Mechanically, the car would really scoot when I stabbed the gas.  I tried that on the street in front of my house once and left three streaks on the asphalt – two from the spinning studded snow tires (it must have had a limited slip) and one long black carbon stain from the super-rich exhaust.  I enjoyed the obsolete feel of the 4 speed Hydra-Matic (in its final year) with its extra-short low and immediate upshift to second, then the abrupt shift into third and finally the nearly imperceptible glide into 4th. The shift quadrant with “R” all the way at the bottom took a little getting used to.  As did every “normal” car I occasionally drove during that time when I would mindlessly shift to “1” or “L” for reverse before catching myself.

And it was black, the way these were meant to be.  Did you ever look at a car and simply *know* the color that was in the mind of the stylist as he sketched the lines for the first time and of the modelers as they shaped the surfaces into their final forms?  If ever a car was intended to be painted black it was this one.  Even the advertising people knew.  This ad, by the way, hung in a frame on my dorm room wall.  This had been my mental vision of a Cadillac from the time I began paying attention to cars – and now I owned one.

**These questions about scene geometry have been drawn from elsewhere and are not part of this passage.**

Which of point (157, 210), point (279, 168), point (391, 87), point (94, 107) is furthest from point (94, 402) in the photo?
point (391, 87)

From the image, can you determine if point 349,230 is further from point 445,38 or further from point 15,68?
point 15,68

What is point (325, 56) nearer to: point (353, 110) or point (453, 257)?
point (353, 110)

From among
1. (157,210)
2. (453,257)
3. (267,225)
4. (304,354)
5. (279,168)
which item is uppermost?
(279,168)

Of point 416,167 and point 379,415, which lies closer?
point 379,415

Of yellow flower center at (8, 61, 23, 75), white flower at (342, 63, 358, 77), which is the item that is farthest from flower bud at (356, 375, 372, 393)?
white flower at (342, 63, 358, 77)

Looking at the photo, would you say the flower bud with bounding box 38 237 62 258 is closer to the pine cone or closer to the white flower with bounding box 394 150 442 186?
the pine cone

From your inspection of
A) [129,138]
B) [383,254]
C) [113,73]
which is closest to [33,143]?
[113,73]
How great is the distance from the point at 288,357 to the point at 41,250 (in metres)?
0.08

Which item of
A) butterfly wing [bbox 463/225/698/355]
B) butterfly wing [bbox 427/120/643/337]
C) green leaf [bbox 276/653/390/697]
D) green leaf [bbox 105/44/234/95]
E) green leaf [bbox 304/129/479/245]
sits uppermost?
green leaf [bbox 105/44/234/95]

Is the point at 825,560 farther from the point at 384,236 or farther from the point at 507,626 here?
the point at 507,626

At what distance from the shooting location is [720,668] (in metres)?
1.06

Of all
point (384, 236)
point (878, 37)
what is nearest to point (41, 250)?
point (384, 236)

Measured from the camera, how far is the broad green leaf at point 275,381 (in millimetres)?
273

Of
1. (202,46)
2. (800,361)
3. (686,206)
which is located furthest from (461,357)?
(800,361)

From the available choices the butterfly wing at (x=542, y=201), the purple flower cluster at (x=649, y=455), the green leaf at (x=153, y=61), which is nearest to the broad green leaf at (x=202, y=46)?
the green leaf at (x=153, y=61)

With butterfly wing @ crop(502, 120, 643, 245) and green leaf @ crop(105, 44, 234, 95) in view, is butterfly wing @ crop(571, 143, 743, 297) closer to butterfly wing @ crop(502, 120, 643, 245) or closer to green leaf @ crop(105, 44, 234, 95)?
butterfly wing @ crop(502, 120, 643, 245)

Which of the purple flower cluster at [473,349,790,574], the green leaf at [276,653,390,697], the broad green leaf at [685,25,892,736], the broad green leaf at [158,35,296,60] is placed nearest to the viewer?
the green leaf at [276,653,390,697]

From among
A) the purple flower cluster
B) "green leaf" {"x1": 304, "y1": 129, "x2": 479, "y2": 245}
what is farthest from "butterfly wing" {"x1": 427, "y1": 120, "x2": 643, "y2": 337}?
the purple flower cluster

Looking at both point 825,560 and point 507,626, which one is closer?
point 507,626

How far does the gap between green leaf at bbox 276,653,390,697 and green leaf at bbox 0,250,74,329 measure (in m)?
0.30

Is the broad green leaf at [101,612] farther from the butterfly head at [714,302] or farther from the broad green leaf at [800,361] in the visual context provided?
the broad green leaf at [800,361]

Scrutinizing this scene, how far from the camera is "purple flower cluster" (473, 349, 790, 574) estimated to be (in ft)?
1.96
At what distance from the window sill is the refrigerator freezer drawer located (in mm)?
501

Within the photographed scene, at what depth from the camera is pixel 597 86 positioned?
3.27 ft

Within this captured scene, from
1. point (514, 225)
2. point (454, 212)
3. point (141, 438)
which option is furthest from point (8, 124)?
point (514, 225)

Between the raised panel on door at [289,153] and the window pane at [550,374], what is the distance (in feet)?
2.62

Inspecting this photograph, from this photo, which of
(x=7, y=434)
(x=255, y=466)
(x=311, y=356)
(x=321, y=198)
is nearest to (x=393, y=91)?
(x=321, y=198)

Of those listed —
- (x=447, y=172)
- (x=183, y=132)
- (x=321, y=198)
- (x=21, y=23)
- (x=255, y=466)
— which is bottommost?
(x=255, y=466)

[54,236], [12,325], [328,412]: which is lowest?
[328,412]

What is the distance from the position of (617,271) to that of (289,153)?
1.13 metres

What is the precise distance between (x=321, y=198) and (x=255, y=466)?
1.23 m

Examine, if you will, an internet picture of the interior door panel.  A thick leather-like vinyl across the top to stand up to sweaty arms likely to rest on the sill.  Then the high-gloss woodgrain trim with the thick, heavy chrome door pull (which included a courtesy light).  Below that was fabric that matched that used on the seats, which was, in turn, above the armrest and control panel with both shiny and brushed chrome.  Finally it was finished at the bottom with the same thick carpet that covered the floors.  This, gentlemen, is why I will never be fully satisfied in any Cadillac of the 1970’s or beyond.  Four of these door panels probably cost more to make than the entire interior of my ’67 Ford.

By early spring a rusty rear brake line gave out, so it went in for new brake lines.  By the beginning of March my supply of money had dwindled to the point where I knew that 1) I could not afford to keep this car and 2) it would never command enough coin to buy anything decent.  In six months I had doubled my investment in the car and had no doubt that I could triple it if only given a little more time.  Everything must go, as they used to say on late-night TV.  Somehow I was introduced to a guy who was into old Cadillacs and was interested.  When he saw how nice my Ford was he was interested in that too.  I did not start high enough on my package price because he said OK to the first number I threw out.  There are no do-overs in selling a car, sadly.

The car was maddening in more ways than one and proved Howard right.  I was happy to be rid of the money pit, but missed it too.  About 20 years later I would buy another elderly Cadillac – an ’89 Brougham.  But it was not the same.  Even when new it had been an ordinary car.  Its 1963 ancestor had been many things, but ordinary was not one of them.  Thanks Dean, for two photos that brought up many great memories.